Housing fraud and Covid 19


The circumstances arising from the current pandemic have led to many pressing practical issues for social landlords and tenants alike. Much of the focus has been, quite rightly, on matters surrounding homelessness and rent, but in the housing fraud field the particular concerns can be identified in 3 broad topics:

1. Investigations.

2. Service of notices.

3. Court proceedings.

This short post considers the current state of play in these 3 areas, with the obvious caveat that matters are constantly changing, and what a social landlord can still do.


One of the obvious impacts on ongoing and proposed fraud investigations is that staff numbers are inevitably reduced, and tenants and other potential witnesses are similarly unavailable.

Even if health is not an issue the government policy of self isolation means that, for example, caution interviews are unlikely to go ahead and home visits are going to be effected in the same way. They have have generally been suspended, and anecdotally some staff temporarily redeployed.

  • Pre-action (protocol) letters can still be drafted and sent.
  • information can still be obtained from third parties, such as banks and fuel suppliers, in the usual way – see for example The Prevention of Social Housing Fraud (Power to Require Information) (England) Regulations 2014/899.
  • E-mail and telephone/video conferencing can be used in place of direct face to face interview where appropriate.

The much lauded legislative attempt to restrict possession actions in the courts for a period because of Covid 19, the Coronavirus Act 2020 (section 81, Schedule 29), does not change or restrict the services of notice to quit on secure or assured periodic tenants, though there may be questions of proof of service (though personal or even hand-delivery service should not be required given that most tenancy agreements provide for service by post).

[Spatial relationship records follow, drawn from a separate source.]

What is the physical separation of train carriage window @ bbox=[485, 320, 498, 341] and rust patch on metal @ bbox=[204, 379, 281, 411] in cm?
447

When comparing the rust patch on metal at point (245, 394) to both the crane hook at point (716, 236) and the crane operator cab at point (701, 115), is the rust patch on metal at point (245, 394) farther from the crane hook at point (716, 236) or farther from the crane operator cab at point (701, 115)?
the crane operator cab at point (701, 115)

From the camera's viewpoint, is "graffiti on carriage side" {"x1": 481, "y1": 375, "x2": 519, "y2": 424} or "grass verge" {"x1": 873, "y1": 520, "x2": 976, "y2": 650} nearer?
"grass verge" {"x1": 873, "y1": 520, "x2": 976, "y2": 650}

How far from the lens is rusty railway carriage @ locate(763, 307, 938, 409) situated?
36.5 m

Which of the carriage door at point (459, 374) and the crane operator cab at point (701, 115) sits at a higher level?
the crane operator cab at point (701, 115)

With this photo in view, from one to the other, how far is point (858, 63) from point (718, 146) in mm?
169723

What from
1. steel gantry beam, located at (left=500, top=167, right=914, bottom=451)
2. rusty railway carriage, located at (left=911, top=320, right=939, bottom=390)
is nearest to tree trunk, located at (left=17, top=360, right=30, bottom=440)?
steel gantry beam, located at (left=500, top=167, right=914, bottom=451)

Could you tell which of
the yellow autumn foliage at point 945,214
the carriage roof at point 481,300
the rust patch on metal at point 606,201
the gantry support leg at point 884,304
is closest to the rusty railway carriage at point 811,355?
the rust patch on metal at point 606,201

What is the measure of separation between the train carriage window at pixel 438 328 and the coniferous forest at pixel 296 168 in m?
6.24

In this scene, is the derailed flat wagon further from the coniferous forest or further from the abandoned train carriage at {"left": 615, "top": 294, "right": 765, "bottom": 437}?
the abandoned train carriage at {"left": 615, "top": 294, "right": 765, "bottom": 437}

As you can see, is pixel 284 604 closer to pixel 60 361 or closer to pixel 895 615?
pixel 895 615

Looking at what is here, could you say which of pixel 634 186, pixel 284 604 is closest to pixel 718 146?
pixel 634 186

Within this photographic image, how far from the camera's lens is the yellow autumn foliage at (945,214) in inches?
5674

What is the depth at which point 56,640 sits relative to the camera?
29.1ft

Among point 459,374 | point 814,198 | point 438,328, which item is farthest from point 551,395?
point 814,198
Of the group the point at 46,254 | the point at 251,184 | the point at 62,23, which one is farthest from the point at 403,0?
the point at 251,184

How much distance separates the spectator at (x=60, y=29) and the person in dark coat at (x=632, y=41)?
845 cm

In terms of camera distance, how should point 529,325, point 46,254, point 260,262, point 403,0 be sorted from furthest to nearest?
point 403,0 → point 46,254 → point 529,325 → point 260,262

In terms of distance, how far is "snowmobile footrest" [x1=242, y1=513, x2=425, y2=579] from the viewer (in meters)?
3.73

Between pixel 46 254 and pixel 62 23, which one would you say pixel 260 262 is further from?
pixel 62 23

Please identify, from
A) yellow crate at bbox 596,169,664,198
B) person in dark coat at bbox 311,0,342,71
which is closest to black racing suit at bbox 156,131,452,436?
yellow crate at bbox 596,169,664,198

Schedule 29 does though change the process with regard to notices seeking possession – at least when served during the initial period of 26 March to 30 September 2020 – and requires 3 months notice to be given. This will therefore effect in particular:

  • Ground 5 Sch 2 Housing Act 1985/Ground 17 Sch 2 Housing Act 1988 (false statement) notices seeking possession.
  • Ground 1 Sch 2 Housing Act 1985/Ground 12 Sch 2 Housing Act 1988 (breach of tenancy) notices seeking possession.
  • Introductory tenancy section 128 notices.
  • Flexible tenancy section 107D notices.

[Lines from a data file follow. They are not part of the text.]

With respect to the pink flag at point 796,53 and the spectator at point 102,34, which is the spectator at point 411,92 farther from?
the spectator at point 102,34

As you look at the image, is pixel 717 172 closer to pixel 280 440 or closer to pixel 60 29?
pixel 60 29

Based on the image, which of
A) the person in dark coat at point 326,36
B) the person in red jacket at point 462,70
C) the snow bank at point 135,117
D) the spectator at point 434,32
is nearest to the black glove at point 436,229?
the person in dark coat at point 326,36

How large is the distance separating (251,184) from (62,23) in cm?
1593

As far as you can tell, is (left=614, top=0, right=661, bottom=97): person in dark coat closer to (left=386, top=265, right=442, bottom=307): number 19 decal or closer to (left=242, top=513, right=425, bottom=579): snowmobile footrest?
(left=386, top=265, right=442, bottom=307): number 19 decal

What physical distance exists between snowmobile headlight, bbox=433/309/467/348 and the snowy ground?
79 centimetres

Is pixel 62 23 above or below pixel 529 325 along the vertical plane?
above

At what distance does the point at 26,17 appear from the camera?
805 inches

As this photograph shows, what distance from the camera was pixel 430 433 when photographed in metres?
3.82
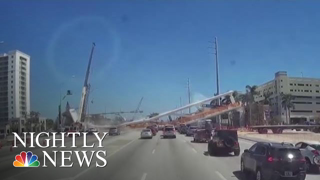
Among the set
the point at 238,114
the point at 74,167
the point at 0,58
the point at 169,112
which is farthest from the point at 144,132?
the point at 169,112

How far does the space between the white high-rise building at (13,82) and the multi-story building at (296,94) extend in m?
99.6

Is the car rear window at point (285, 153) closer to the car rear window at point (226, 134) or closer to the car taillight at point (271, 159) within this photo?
the car taillight at point (271, 159)

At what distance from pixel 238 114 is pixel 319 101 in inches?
2051

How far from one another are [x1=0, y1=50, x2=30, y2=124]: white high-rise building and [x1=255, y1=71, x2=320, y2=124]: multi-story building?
99.6m

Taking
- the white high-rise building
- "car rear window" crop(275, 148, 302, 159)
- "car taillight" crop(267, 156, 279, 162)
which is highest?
the white high-rise building

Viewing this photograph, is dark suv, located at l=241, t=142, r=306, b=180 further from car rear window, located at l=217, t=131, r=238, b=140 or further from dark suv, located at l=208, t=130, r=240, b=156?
car rear window, located at l=217, t=131, r=238, b=140

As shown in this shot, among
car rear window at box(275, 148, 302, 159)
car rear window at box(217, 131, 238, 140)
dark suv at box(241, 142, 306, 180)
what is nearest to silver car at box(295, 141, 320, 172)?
dark suv at box(241, 142, 306, 180)

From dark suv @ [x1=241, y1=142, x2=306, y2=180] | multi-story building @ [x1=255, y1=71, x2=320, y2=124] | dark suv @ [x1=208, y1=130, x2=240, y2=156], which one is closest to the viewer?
dark suv @ [x1=241, y1=142, x2=306, y2=180]

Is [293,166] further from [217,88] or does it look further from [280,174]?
[217,88]

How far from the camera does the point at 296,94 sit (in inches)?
5851

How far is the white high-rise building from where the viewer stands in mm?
44750

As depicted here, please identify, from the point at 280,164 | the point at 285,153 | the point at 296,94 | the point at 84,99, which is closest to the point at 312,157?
the point at 285,153

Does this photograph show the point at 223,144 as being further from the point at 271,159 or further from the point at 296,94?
the point at 296,94

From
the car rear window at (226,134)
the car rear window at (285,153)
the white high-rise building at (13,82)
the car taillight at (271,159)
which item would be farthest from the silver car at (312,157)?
the white high-rise building at (13,82)
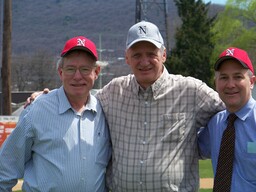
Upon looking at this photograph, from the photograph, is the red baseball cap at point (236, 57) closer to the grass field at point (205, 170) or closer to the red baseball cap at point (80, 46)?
the red baseball cap at point (80, 46)

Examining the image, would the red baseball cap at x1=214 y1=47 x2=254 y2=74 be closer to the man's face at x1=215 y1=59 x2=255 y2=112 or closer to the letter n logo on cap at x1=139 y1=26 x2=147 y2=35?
the man's face at x1=215 y1=59 x2=255 y2=112

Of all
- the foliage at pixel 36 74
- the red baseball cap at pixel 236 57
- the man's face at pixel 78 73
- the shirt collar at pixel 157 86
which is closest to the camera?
the red baseball cap at pixel 236 57

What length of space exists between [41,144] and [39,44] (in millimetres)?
131015

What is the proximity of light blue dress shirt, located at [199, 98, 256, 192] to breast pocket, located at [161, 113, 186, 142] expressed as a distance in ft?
0.89

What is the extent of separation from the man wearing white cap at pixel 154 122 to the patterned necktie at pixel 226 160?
387 millimetres

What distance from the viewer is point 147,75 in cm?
482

The Schedule 29 reforms do not impact upon notices served prior to 26 March 2020 and they therefore remain valid (assuming they otherwise were), and are capable of being relied upon in possession proceedings.

Possession proceedings

There is no restriction at all on the issue of possession proceedings, save for the obvious practical hurdles in the current circumstances (e.g. signing the statement of truth, though see the electronic signature provisions in CPR r. 5.3 and PD5A), albeit all such proceedings are stayed during the 90 day period starting from 27 March 2020 by reason of the new Practice Direction 51Z:

1. This practice direction is made under rule 51.2 of the Civil Procedure Rules (“CPR”). It is intended to assess modifications to the rules and Practice Directions that may be necessary during the Coronavirus pandemic and the need to ensure that the administration of justice, including the enforcement of orders, is carried out so as not to endanger public health. As such it makes provision to stay proceedings for, and to enforce, possession. It ceases to have effect on 30 October 2020.

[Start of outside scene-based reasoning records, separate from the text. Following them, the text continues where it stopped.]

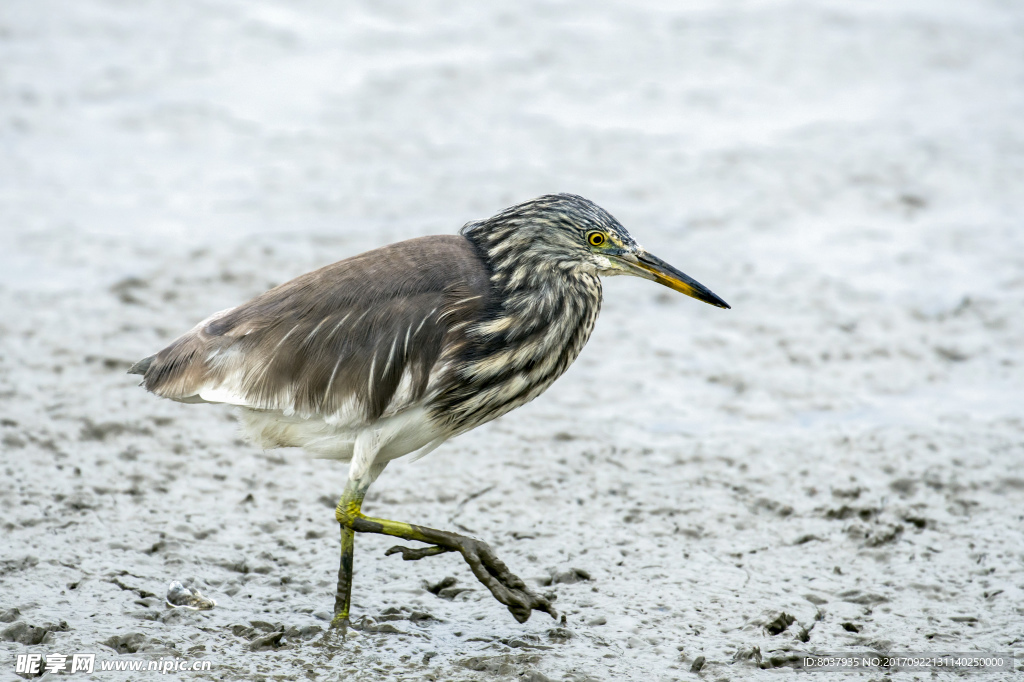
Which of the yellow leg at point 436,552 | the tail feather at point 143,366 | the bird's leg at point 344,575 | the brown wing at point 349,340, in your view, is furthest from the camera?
the tail feather at point 143,366

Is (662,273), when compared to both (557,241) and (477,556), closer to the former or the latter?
(557,241)

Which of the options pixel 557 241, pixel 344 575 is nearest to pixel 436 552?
pixel 344 575

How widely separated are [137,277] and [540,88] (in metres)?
4.85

2. All proceedings for possession brought under CPR Part 55 and all proceedings seeking to enforce an order for possession by a warrant or writ of possession are stayed for a period of 90 days from the date this Direction comes into force.

3. For the avoidance of doubt, claims for injunctive relief are not subject to the stay in paragraph 2.

HMCTS’ daily operational summary of 3 April 2020 provided that injunctions, a remedy often used in shared ownership sub-letting scenarios, are a priority 1 case (work that must be done), though does go on to say in a separate bullet point immediately following “emphasis must be on those with a real time element (such as post-termination employment restrictions), noise or interference with property”. Other noteworthy matters to take from the summary are that enforcement work involving bailiffs/sheriffs is not a priority or even recorded as work that could be done (Priority 2), multi-track trials are priority if the parties agree the trial is urgent and fast-track trials are only priority 2 and, again, even then only if the parties agree the trial is urgent.

In summary therefore:

  • Possession claims can still be issued as before, but they will thereafter be stayed.
  • Notices to quit in sub-letting/parting with possession of the whole and only or principal home cases are not effected by the temporary changes brought in by the Coronavirus Act 2020.
  • Notices seeking possession are, conversely, effected though not if served prior to the aforementioned changes.
  • Injunction claims are still available though in a fraud context are unlikely to be seen as a priority.
Criminal cases

The operational summary says in respect of magistrates’ courts that they are only covering urgent work (not, therefore, including fraud trials such as under the Prevention of Social Housing Fraud Act 2013).

Similarly, Crown Courts are said to be covering only urgent work.


As noted in the Introduction, we are living through uncertain and ever-changing times. It is entirely understandable that social landlords presently have different priorities but insofar as fraud remains relevant work can still continue albeit there are obvious restrictions and will be inevitable delays.